Per parlare di vero hikikomori bisogna che siano presenti alcune componenti tipiche della cultura popolare giapponese, come la passione per il mondo manga e, soprattutto, la sostituzione dei rapporti sociali diretti con quelli mediati via internet. Quest'ultimo aspetto si configura spesso come una contraddizione in termini: la persona rifiuta i rapporti personali solo fisici, mentre, con la mediazione della rete, può addirittura passare la maggior parte del suo tempo intrattenendo relazioni sociali di vario tipo (dalle chat fino ai videogiochi online).

Non siamo quindi di fronte ad un semplice caso di disturbo psichiatrico, ma ad un complesso fenomeno che su generiche radici di tipo psicopatologico costruisce un complesso comportamento culturale dai tratti caratteristici.

Tuttavia, gli hikikomori non vanno confusi con gli otaku: gli otaku seguono manga e giochi di ruolo unicamente per passione, mentre gli hikikomori, oltre che per passione, lo fanno per mancanza di contatti con il mondo esterno. La dipendenza, quindi, non rappresenta una causa del disturbo, ma una conseguenza. C'è da dire anche che, in alcuni casi estremi, l'hikikomori si sente incapace persino di interagire con gli utenti in rete.

Altre caratteristiche comuni riguardano lo stile di vita: gli hikikomori, vivendo nel loro mondo chiuso e disorganizzato, sono spesso molto trasandati sia nell'aspetto che nelle abitudini. Hanno un ritmo sonno veglia totalmente sballato, sono disordinati e mangiano in modo irregolare.

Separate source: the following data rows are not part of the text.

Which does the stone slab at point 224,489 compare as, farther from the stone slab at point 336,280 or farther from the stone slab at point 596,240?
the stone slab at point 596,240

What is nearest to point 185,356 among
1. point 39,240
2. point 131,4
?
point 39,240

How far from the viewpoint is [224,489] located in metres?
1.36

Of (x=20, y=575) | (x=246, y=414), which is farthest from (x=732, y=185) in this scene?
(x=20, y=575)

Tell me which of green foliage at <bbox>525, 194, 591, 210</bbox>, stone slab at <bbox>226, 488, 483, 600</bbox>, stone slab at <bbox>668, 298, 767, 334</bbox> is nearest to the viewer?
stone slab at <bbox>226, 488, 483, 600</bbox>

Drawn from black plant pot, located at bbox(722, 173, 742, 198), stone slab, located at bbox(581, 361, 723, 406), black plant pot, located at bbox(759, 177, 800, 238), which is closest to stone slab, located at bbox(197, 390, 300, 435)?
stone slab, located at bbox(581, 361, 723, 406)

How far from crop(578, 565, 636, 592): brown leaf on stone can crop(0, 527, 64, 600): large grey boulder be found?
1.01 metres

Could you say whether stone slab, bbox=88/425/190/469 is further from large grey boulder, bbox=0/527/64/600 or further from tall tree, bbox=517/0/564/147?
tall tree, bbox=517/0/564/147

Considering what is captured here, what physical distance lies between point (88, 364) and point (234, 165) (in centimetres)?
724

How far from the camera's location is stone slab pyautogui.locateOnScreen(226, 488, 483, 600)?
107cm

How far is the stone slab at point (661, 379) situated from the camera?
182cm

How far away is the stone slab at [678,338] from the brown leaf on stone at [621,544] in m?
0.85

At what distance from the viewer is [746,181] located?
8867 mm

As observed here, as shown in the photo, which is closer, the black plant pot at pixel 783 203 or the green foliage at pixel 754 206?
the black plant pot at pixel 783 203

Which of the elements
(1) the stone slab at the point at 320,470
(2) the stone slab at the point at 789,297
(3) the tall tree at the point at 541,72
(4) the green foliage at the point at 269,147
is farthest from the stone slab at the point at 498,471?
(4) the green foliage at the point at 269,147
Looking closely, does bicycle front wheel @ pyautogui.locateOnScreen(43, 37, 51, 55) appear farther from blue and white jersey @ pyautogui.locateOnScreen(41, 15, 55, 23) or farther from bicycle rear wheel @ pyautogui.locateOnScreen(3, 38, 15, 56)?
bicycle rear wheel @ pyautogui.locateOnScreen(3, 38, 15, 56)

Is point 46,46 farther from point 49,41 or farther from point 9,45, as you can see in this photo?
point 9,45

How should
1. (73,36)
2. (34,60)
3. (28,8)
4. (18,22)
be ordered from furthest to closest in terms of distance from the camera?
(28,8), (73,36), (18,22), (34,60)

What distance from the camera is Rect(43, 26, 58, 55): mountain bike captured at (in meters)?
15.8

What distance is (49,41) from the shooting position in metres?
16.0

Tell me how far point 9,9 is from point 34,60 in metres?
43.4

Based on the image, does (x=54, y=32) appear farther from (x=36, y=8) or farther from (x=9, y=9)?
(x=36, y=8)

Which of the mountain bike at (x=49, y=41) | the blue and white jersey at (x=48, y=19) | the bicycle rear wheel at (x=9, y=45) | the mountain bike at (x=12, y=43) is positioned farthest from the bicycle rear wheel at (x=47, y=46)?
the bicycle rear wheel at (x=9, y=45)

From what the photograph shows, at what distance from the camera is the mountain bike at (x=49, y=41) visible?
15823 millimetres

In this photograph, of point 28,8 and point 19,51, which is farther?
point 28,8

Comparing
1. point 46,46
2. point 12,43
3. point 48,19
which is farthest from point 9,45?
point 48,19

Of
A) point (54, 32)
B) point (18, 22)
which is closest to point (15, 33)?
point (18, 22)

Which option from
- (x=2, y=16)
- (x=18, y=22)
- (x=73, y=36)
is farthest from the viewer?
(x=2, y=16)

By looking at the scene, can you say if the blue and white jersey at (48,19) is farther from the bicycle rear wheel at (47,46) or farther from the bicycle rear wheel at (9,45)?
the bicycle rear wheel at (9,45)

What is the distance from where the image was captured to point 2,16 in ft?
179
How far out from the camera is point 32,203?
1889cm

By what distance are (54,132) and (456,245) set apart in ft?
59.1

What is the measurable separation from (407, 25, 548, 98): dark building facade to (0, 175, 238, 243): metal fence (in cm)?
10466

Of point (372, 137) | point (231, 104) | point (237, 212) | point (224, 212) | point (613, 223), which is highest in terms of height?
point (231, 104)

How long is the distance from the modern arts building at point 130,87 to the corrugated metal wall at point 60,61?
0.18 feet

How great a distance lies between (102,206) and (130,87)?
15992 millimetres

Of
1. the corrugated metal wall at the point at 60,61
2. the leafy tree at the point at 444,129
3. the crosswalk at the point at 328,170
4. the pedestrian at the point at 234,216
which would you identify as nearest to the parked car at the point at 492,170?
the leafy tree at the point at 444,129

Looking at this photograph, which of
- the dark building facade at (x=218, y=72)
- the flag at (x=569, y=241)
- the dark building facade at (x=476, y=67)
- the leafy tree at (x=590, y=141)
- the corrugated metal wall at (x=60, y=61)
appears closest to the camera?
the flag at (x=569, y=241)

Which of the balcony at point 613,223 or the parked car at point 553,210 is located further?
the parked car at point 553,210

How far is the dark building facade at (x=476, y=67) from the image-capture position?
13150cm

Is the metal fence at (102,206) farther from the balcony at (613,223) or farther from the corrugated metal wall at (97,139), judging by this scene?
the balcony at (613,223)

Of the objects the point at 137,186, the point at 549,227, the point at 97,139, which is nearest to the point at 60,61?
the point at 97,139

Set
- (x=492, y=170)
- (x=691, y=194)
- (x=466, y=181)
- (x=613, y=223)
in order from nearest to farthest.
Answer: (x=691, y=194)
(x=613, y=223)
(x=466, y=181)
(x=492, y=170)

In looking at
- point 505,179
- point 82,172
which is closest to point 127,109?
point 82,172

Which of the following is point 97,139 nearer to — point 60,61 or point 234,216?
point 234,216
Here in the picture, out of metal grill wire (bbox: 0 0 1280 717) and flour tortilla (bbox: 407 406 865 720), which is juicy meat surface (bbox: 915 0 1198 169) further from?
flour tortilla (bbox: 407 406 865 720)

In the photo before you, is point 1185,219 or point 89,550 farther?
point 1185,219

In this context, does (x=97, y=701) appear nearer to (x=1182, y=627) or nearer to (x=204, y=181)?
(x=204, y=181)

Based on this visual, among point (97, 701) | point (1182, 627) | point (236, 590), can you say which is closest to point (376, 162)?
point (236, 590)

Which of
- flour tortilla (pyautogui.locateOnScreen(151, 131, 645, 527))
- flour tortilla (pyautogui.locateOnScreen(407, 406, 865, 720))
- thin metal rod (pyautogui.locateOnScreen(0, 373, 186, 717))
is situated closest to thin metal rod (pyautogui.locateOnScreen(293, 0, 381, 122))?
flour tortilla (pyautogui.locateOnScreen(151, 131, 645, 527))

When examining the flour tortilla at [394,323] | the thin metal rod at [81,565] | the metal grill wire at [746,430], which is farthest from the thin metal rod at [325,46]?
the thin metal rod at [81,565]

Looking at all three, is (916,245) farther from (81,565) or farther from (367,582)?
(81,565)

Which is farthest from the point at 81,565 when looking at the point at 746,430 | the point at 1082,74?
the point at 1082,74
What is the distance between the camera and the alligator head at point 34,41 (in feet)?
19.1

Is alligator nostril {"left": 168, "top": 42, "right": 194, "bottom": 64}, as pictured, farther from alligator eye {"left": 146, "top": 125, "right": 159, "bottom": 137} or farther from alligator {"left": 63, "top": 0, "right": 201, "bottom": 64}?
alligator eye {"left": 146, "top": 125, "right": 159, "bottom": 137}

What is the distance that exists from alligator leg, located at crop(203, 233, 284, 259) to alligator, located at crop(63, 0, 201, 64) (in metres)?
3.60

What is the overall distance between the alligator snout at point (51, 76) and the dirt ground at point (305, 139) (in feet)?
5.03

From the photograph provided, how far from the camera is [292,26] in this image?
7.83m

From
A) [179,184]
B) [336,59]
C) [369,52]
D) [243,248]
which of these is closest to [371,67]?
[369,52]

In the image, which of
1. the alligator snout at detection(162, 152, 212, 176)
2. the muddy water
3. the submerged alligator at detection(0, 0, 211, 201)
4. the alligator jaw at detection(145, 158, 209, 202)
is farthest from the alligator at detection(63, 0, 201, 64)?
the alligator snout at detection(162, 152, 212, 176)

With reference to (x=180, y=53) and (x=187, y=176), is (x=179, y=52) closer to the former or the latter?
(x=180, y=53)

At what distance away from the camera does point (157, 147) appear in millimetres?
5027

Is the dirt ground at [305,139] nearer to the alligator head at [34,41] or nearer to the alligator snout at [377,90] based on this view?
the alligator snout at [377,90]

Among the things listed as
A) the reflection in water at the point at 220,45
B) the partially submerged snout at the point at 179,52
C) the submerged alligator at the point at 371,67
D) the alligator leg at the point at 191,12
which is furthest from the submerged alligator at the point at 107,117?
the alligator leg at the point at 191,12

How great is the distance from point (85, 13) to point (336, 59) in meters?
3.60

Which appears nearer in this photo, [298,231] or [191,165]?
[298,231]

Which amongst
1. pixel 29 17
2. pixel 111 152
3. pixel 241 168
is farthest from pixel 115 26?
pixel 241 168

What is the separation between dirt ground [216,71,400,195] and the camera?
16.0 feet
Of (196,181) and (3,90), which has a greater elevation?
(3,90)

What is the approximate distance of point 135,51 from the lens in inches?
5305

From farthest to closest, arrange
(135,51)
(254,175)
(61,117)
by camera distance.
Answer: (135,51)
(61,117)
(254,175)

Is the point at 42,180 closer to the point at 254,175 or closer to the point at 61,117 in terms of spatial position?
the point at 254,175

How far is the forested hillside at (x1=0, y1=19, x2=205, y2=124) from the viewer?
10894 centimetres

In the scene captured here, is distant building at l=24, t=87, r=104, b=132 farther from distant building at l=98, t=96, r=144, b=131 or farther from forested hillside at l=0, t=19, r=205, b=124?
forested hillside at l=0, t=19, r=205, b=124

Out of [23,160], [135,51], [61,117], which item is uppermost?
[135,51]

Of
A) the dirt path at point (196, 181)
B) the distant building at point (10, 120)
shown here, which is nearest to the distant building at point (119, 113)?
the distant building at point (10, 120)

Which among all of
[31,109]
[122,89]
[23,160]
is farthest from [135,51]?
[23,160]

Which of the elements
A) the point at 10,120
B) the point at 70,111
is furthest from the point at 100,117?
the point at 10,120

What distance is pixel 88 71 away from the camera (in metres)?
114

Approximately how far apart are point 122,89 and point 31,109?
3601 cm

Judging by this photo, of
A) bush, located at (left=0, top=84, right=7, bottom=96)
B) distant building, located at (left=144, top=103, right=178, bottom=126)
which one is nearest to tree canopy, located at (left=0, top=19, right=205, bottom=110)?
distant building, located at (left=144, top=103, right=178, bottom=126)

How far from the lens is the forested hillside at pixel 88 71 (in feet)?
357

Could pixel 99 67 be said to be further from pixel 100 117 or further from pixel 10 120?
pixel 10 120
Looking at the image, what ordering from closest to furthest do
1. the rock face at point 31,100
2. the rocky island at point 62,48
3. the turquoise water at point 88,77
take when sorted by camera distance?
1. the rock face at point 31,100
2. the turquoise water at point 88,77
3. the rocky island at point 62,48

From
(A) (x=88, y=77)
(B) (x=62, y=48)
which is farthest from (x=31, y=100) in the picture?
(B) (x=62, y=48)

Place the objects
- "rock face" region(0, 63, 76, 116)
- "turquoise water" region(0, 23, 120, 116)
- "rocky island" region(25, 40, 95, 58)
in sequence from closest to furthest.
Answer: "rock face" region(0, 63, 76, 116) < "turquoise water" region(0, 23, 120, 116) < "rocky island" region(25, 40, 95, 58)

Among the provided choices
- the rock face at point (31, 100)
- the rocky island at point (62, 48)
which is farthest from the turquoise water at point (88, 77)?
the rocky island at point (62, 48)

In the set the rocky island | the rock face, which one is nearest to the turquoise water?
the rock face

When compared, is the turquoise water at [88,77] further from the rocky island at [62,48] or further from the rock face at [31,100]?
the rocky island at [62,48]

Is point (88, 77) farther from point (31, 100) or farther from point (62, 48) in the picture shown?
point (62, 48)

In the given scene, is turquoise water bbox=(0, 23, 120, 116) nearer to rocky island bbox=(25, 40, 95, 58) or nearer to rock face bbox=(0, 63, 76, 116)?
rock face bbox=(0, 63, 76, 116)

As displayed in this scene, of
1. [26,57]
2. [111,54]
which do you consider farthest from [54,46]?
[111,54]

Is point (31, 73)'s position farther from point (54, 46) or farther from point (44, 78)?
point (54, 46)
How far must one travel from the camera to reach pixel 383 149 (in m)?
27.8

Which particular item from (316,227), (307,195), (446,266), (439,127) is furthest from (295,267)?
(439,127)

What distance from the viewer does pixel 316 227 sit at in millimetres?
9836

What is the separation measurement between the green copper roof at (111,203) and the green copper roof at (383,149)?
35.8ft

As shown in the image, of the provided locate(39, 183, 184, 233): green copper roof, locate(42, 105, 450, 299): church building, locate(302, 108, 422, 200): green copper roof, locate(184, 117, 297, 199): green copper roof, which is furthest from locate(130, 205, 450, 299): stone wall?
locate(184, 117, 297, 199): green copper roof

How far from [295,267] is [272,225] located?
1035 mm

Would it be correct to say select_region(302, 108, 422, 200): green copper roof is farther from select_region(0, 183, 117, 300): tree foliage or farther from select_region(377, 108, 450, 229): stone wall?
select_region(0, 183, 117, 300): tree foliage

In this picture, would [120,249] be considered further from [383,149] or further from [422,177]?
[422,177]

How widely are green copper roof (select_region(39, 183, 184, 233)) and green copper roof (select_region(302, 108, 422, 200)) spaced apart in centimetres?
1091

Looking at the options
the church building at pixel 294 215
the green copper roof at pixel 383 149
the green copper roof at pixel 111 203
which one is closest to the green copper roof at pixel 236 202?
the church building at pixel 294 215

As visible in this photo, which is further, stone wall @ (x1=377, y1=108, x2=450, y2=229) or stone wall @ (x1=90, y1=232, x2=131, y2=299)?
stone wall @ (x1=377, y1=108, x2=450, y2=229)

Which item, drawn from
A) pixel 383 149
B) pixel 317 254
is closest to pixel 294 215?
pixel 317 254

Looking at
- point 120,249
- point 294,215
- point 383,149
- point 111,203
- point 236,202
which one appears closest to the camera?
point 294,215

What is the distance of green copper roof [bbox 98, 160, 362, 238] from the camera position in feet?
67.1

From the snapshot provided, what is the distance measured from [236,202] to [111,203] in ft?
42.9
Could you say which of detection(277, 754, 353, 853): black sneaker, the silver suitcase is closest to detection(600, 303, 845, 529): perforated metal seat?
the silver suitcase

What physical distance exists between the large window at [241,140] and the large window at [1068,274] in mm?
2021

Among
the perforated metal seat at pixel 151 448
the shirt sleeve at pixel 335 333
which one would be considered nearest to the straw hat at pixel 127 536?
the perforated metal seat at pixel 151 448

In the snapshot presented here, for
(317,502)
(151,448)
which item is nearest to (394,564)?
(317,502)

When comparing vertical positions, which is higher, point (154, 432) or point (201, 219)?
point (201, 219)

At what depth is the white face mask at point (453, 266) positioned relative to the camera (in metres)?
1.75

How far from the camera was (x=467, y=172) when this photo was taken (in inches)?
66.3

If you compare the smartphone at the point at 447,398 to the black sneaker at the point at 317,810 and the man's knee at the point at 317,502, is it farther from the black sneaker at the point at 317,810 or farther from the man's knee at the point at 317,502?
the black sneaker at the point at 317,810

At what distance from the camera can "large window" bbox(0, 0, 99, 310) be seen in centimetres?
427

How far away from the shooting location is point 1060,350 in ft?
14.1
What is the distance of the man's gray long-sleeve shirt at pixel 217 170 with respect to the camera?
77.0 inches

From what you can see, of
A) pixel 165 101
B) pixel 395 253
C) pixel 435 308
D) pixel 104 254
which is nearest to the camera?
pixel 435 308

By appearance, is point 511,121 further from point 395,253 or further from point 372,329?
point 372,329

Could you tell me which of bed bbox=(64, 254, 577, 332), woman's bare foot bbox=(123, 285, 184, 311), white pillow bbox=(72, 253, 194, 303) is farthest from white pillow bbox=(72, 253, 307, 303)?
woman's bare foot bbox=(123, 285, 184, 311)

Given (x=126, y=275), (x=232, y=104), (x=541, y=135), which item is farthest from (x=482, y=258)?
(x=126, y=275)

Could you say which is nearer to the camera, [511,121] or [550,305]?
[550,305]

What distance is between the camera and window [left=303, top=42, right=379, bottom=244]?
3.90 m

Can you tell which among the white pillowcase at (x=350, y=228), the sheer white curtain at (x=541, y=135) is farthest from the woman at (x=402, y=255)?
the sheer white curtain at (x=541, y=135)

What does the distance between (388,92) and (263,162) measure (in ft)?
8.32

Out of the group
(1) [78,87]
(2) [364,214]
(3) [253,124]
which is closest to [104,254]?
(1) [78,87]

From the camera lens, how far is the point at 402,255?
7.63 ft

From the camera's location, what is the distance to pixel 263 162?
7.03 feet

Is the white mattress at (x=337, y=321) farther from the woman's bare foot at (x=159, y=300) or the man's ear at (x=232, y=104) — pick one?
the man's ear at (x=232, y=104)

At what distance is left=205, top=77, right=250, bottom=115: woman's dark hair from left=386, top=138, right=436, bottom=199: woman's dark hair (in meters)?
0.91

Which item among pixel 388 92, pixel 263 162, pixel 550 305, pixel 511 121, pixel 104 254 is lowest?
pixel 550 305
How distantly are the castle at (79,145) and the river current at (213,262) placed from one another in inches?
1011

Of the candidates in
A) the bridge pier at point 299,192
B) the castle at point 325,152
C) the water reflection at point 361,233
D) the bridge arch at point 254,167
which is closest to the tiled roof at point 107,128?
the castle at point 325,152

[modifica] Hikikomori nella cultura popolare

[modifica] Manga e anime

  • Welcome to the NHK: Si tratta sicuramente dell' opera più significativa, in quanto lo scrittore Tatsuhiko Takimoto si definisce lui stesso un hikikomori e ne ha fatto una sorta di autobiografia. Non solo il protagonista è un hikikomori, ma la storia è esplicitamente dedicata a presentare il fenomeno sociale in questione.
  • Perfect Girl Evolution: la protagonista Sunako, soprattutto inizialmente, vive da hikikomori: è una ragazza molto introversa, che passa le giornate nella sua stanza a guardare in tv film horror, cura poco o per niente il suo aspetto, esce di casa soltanto per fare la spesa e sembra molto infastidita dalle relazioni sociali.
  • Rozen Maiden: il protagonista viene presentato come un hikikomori.
  • Sayonara Zetsubō-sensei: Kiri Komori, una delle studentesse del professore Nozomu Itoshiki, è una hikikomori.
  • Kuragehime
  • Death Sweeper
  • Death Note: L e Near assumono il tipico atteggiamento da hikikomori.
  • Bakuman: Shizuka Ryu è un hikikomori.
  • Jigoku shōjo: nel secondo episodio, il figlio dell'uomo che si è suicidato viene definito un hikikomori.
  • Summer Wars: Kazuma Izekawa è un hikikomori
  • Ano Hana: il protagonista Jinta è un hikikomori.
  • Mosaico di Taguchi Randy: la protagonista del manga, Satō Mimi, si occupa di "trasferire" diverse tipologie di Hikikomori dal luogo in cui sono rinchiusi ad ospedali psichiatrici per ricevere delle cure.

[modifica] Televisione

  • Luther: nell'ultimo episodio della seconda stagione, i due gemelli vengono definiti degli hikikomori.

[modifica] Letteratura

  • Welcome to the NHK (romanzo)
  • Hikikomori. Adolescenti in volontaria reclusione: libro scritto da Carla Ricci, antropologa che vive a Tōkyō. Nel libro si analizza il fenomeno hikikomori nelle sue varie sfaccettature.
  • Hikikomori. Narrazioni da una porta chiusa: è il secondo testo di approfondimento scritto da Carla Ricci. Le Narrazioni sono testimonianze di giovani hikikomori giapponesi e di coloro che con hikikomori hanno una stretta relazione.

[modifica] Cinema

[modifica] Videogiochi

  • Yume Nikki: la protagonista, Madotsuki, è un tipico esempio di hikkikomori.